Contribution Guide

This document outlines how to contribute to this project. It details instructions on how to submit issues, bug reports and patches.

Before you participate in the community, you should also agree to respect the code of conduct, shipped in CODE_OF_CONDUCT.rst in the source code.

Positive feedback

Even if you have no changes, suggestions, documentation or bug reports to submit, even just positive feedback like “it works” goes a long way. It shows the project is being used and gives instant gratification to contributors. So we welcome emails that tell us of your positive experiences with the project or just thank you notes. Contact maintainers directly or submit a closed issue with your story. You can also send your “thanks” through

Issues and bug reports

We want you to report issues you find in the software. It is a recognized and important part of contributing to this project. All issues will be read and replied to politely and professionally. Issues and bug reports should be filed on the issue tracker.

Issue triage

Issue triage is a useful contribution as well. You can review the issues in the project page and, for each issue:

  • try to reproduce the issue, if it is not reproducible, label it with help-wanted and explain the steps taken to reproduce

  • if information is missing, label it with invalid and request specific information

  • if the feature request is not within the scope of the project or should be refused for other reasons, use the wontfix label and close the issue

  • mark feature requests with the enhancement label, bugs with bug, duplicates with duplicate and so on…

Note that some of those operations are available only to project maintainers, see below for the different statuses.

Security issues

Security issues should first be disclosed privately to the project maintainers, which support receiving encrypted emails through the usual OpenPGP key discovery mechanisms.

This project cannot currently afford bounties for security issues. We would still ask that you coordinate disclosure, giving the project a reasonable delay to produce a fix and prepare a release before public disclosure.

Public recognition will be given to reporters security issues if desired. We otherwise agree with the Disclosure Guidelines of the HackerOne project, at the time of writing.


Patches can be submitted through pull requests on the project page.

Some guidelines for patches:

  • A patch should be a minimal and accurate answer to exactly one identified and agreed problem.

  • A patch must compile cleanly and pass project self-tests on all target platforms.

  • A patch commit message must consist of a single short (less than 50 characters) line stating a summary of the change, followed by a blank line and then a description of the problem being solved and its solution, or a reason for the change.
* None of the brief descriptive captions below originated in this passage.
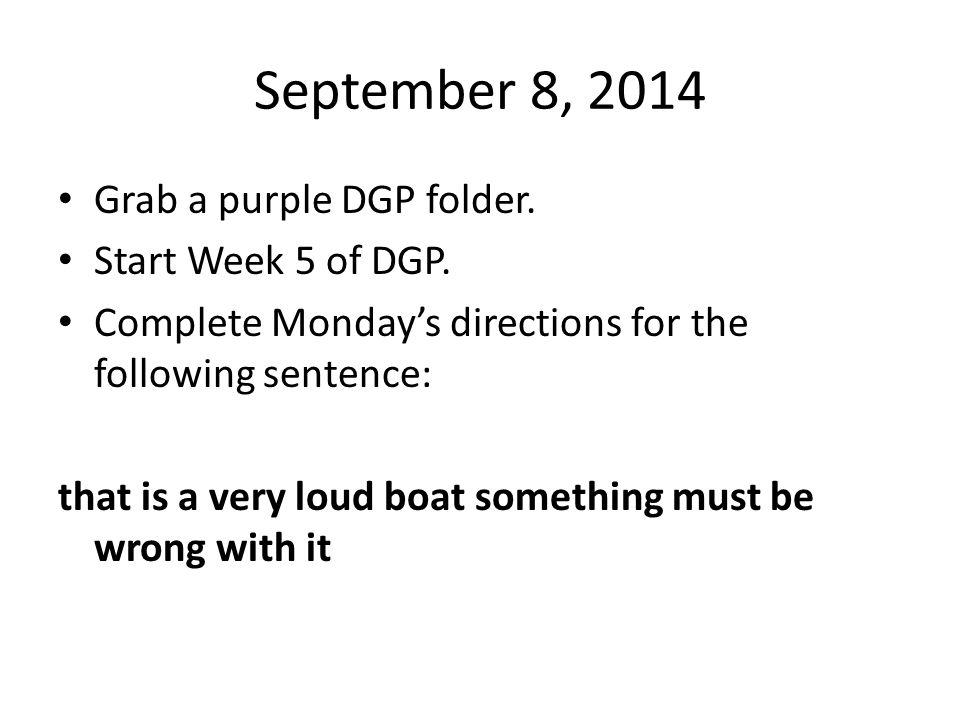 September 8, 2014 Grab a purple DGP folder. Start Week 5 of DGP.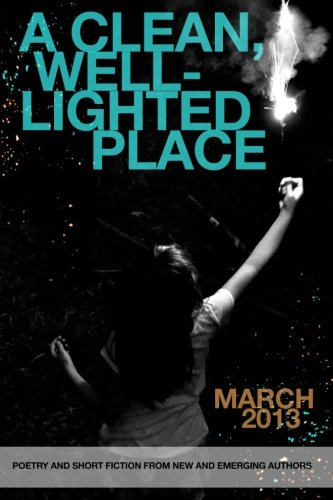9781483951409: A Clean, Well-Lighted Place: March 2013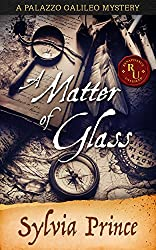 A Matter of Glass (Palazzo Galileo Mysteries Book 1)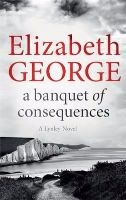 A Banquet of Consequences: An Inspector Lynley Novel: 16 - Inspector Lynley (Paperback)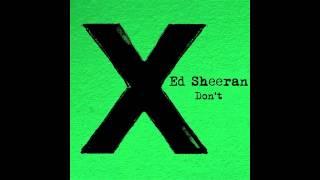 Ed Sheeran – Don't (Don Diablo Remix) [Preview]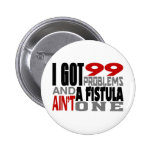 I Got 99 Problems & A Fistula Ain't One 2 Inch Round Button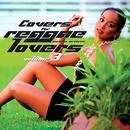 Covers For Reggae Lovers Volume 3 thumbnail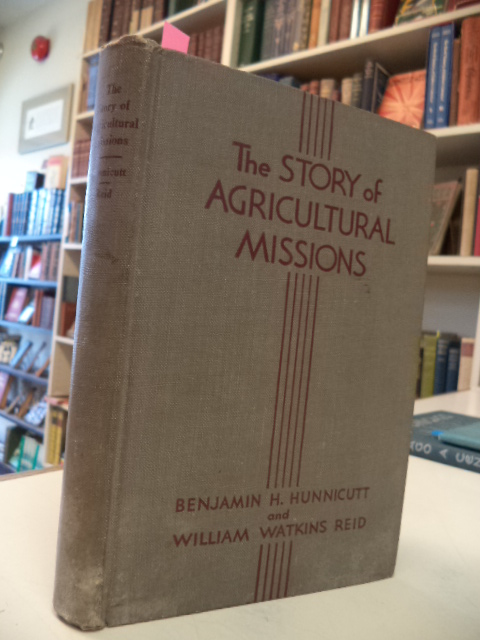 Image for The Story of Agricultural Missions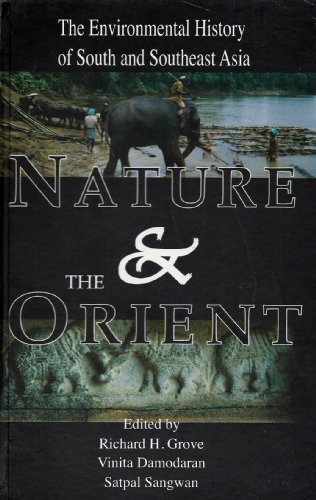 9780195638967: Nature and the Orient: The Environmental History of South and Southeast Asia (Studies in social ecology and environmental history)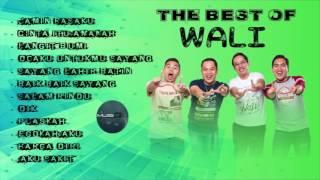 The Best of WALI   Lagu Terbaik dan Terpopuler WALI Band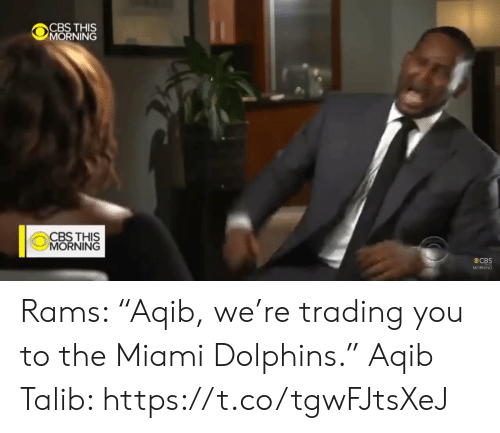 "Aqib Talib: CBS THIS  MORNING  CBS THIS  MORNING  CBS  MORNING Rams: ""Aqib, we're trading you to the Miami Dolphins.""   Aqib Talib: https://t.co/tgwFJtsXeJ"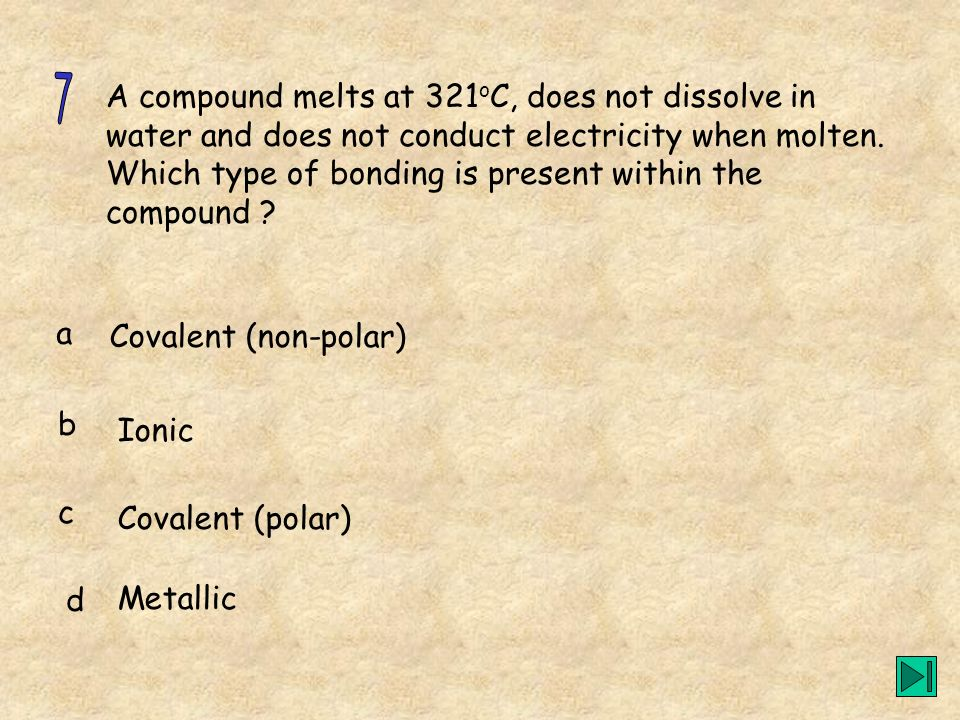 A compound melts at 321 o C, does not dissolve in water and does not conduct electricity when molten. Which type of bonding is present within the comp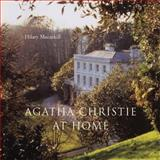 Agatha Christie at Home, Hilary Macaskill, 0711230293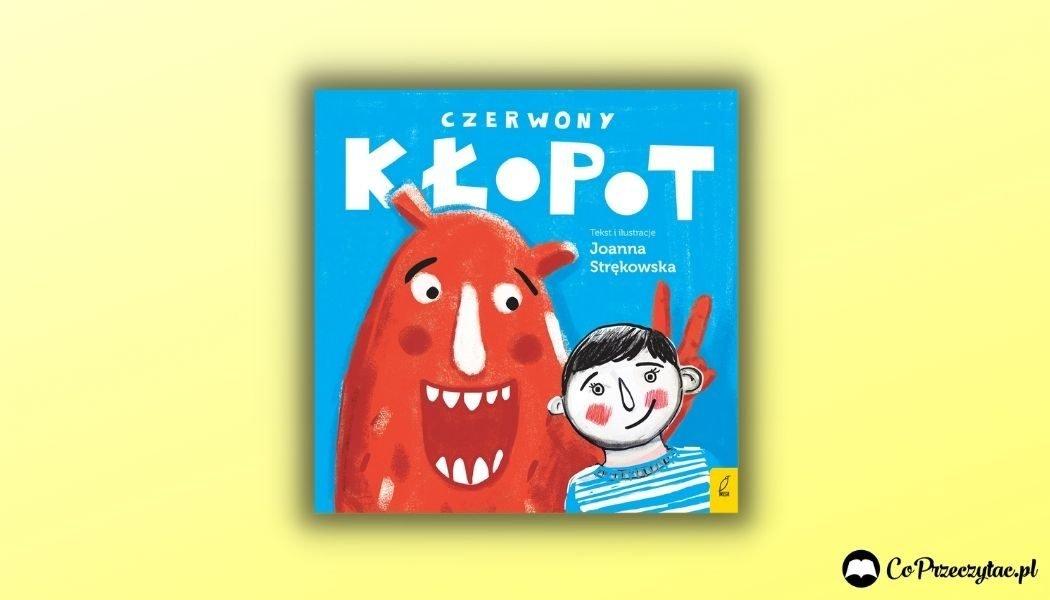 Czerwony kłopot - czy trzeba się wstydzić emocji? Recenzja książki dla dzieci - okładka książki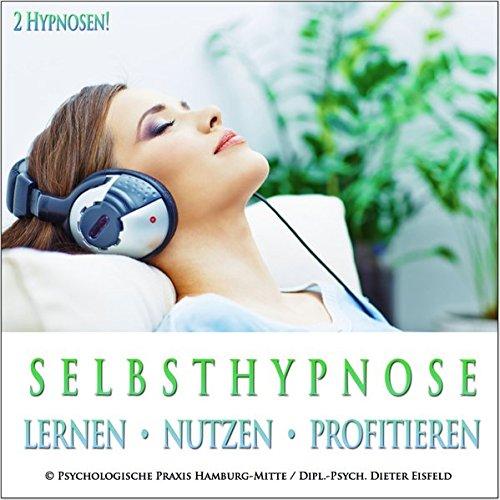 SELBSTHYPNOSE - LERNEN, NUTZEN, PROFITIEREN: (Audio-CD mit 2 Hypnose-Anleitungen) / ...Selbsthypnose ist ein wirkungsvollstes mentales Werkzeug überhaupt.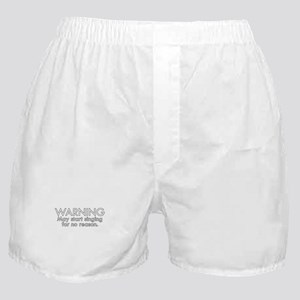 Warning: May start singing for no rea Boxer Shorts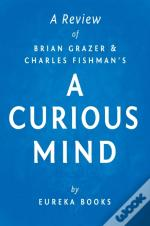 Curious Mind By Brian Grazer And Charles Fishman | A Review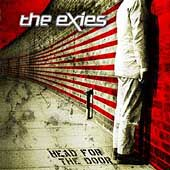 The Exies: Head for the Door [PA]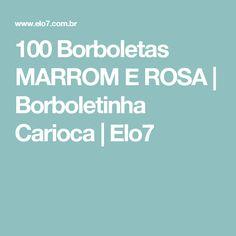 100 Borboletas MARROM E ROSA   Borboletinha Carioca   Elo7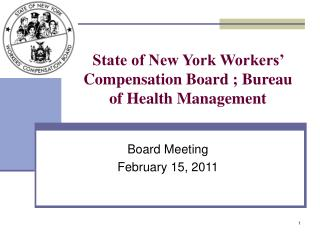 State of New York Workers  Compensation Board ; Bureau of Health Management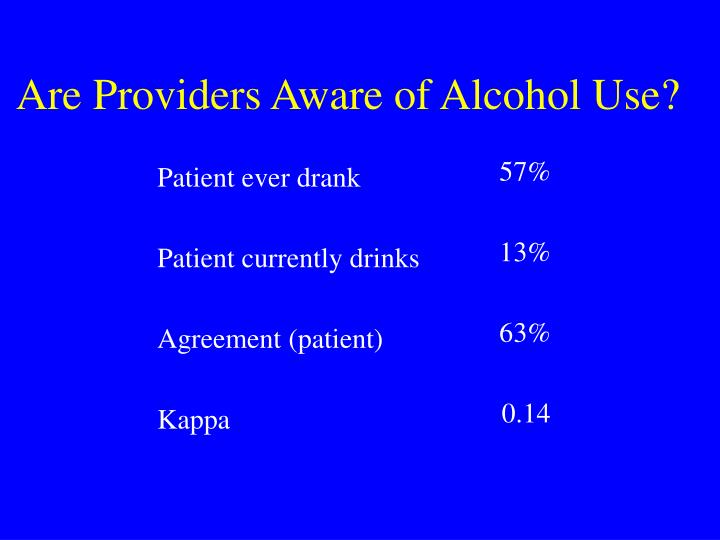 Are Providers Aware of Alcohol Use?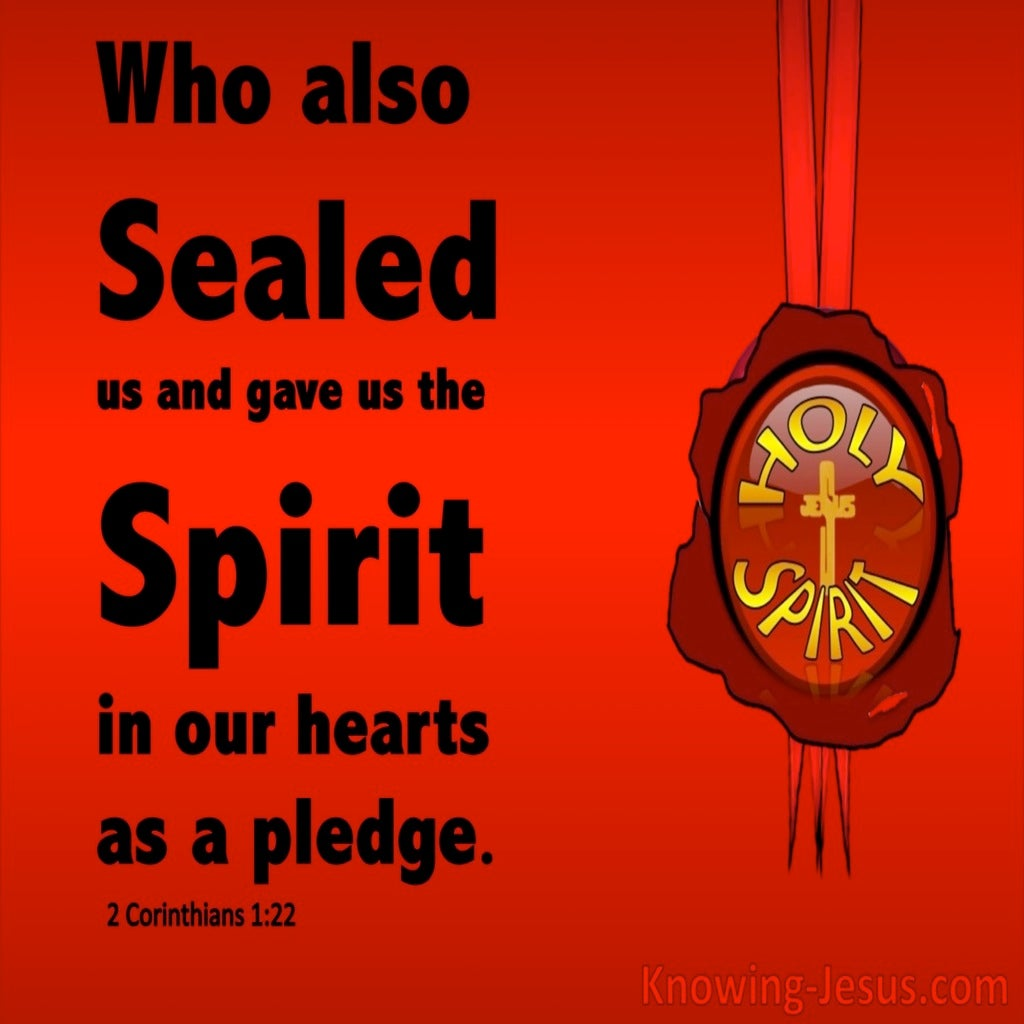 2 Corinthians 1:22 Sealed And Given The Holy Spirit (red)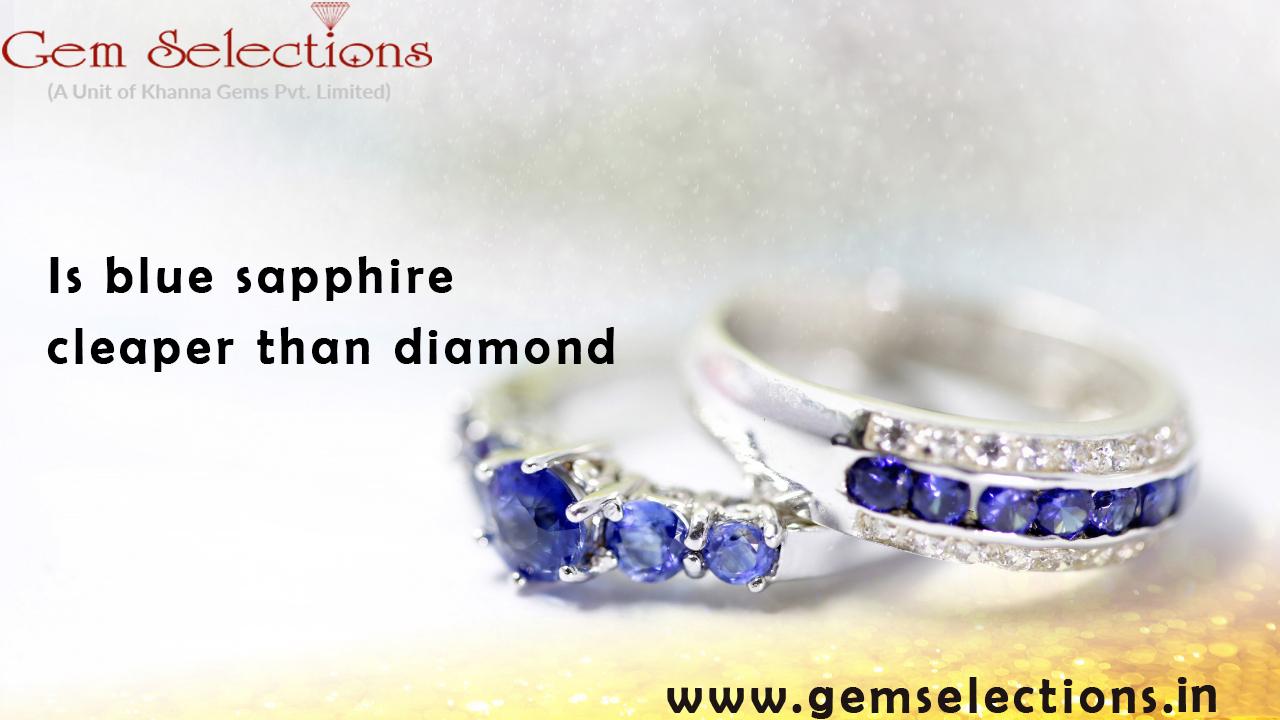 Are blue sapphires cheaper than diamonds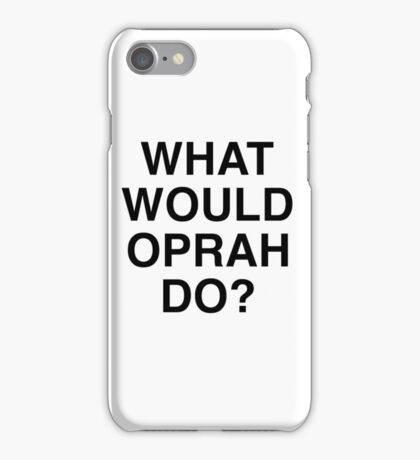 What would Oprah do? iPhone Case/Skin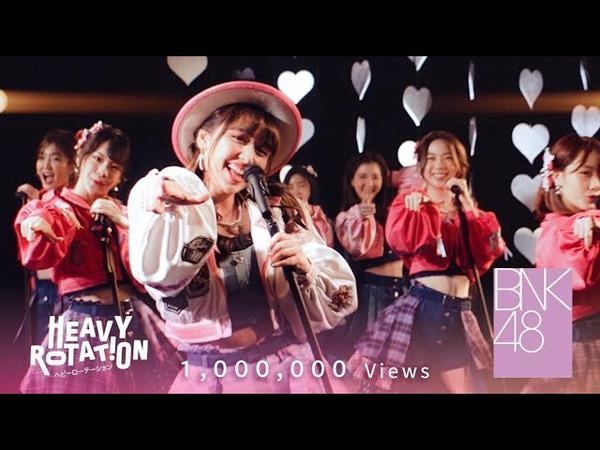 【MV Full】Heavy Rotation BNK48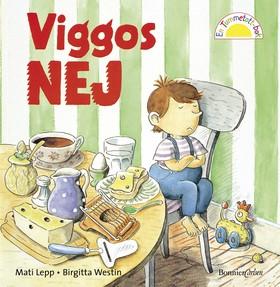 Viggos nej av Birgitta Westin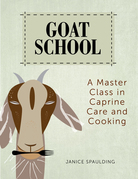 Goat School: A Master Class in Caprine Care and Cooking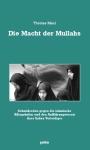 Thomas Maul: Die Macht der Mullahs
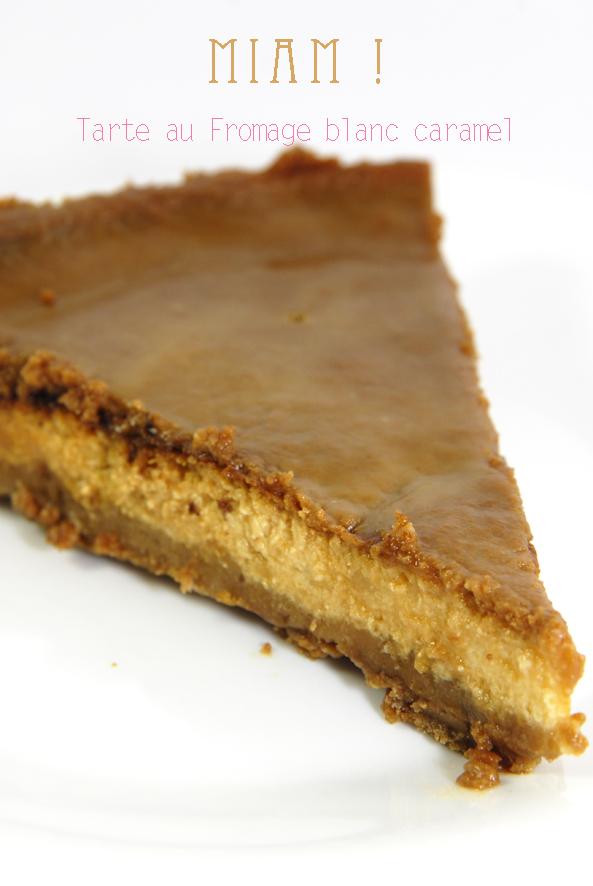recette tarte au fromage blanc et caramel beurre salé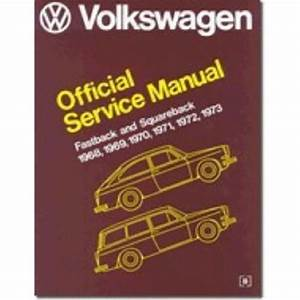 Bentley Manual  Vw Official Service Manual Fastback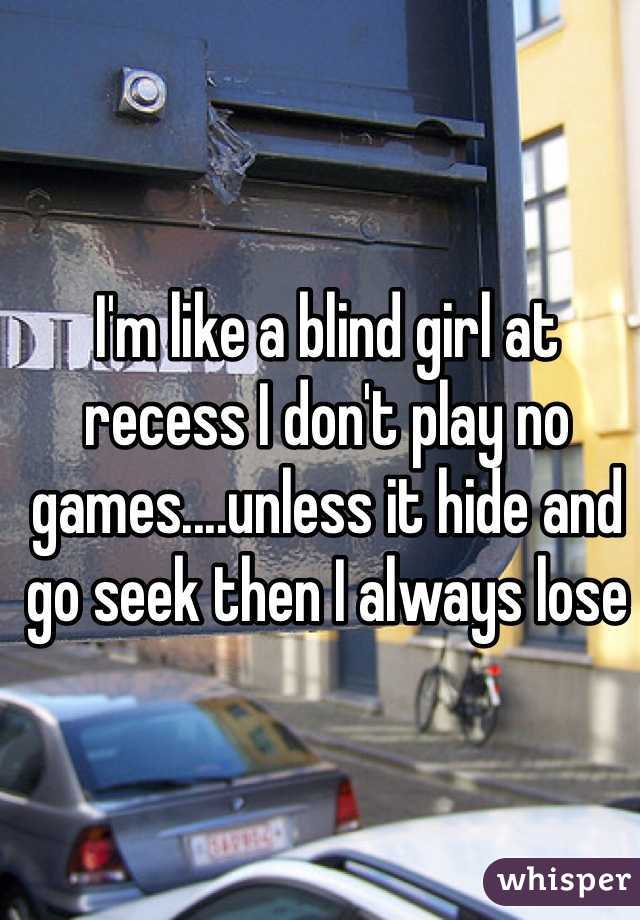 I'm like a blind girl at recess I don't play no games....unless it hide and go seek then I always lose
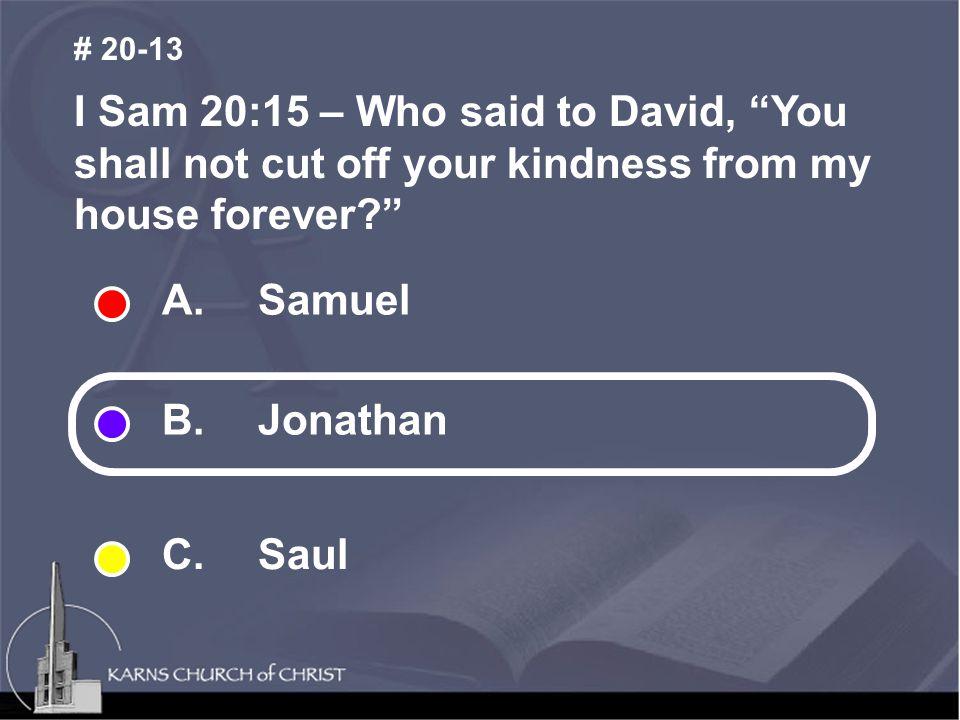 A.Samuel B. Jonathan C.
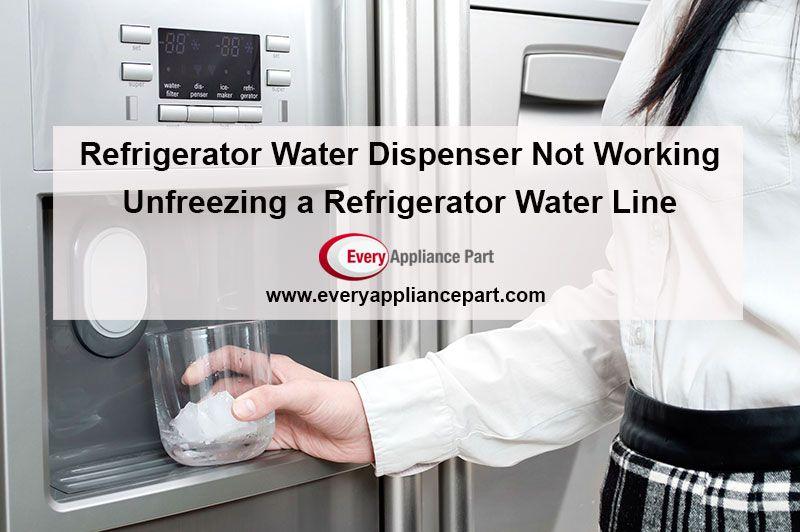 Refrigerator Water Dispenser Not Working Unfreezing A Refrigerator Water Line Water Dispenser Refrigerator Repair Refrigerator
Write more information, not less, in the commit log.

  • Patches should be reviewed by at least one maintainer before being merged.

Project maintainers should merge their own patches only when they have been approved by other maintainers, unless there is no response within a reasonable timeframe (roughly one week) or there is an urgent change to be done (e.g. security or data loss issue).

As an exception to this rule, this specific document cannot be changed without the consensus of all administrators of the project.

Note: Those guidelines were inspired by the Collective Code Construction Contract. The document was found to be a little too complex and hard to read and wasn’t adopted in its entirety. See this discussion for more information.

Patch triage

You can also review existing pull requests, by cloning the contributor’s repository and testing it. If the tests do not pass (either locally or in Travis), if the patch is incomplete or otherwise does not respect the above guidelines, submit a review with “changes requested” with reasoning.


There are three levels of membership in the project, Administrator (also known as “Owner” in GitHub), Maintainer (also known as “Member”), or regular users (everyone with or without a GitHub account). Anyone is welcome to contribute to the project within the guidelines outlined in this document, regardless of their status, and that includes regular users.

Maintainers can:

  • do everything regular users can

  • review, push and merge pull requests

  • edit and close issues

Administrators can:

  • do everything maintainers can

  • add new maintainers

  • promote maintainers to administrators

Regular users can be promoted to maintainers if they contribute to the project, either by participating in issues, documentation or pull requests.

Maintainers can be promoted to administrators when they have given significant contributions for a sustained timeframe, by consensus of the current administrators. This process should be open and decided as any other issue.

Maintainers can be demoted by administrators and administrators can be demoted by the other administrators’ consensus. Unresponsive maintainers or administrators can be removed after a month unless they specifically announced a leave.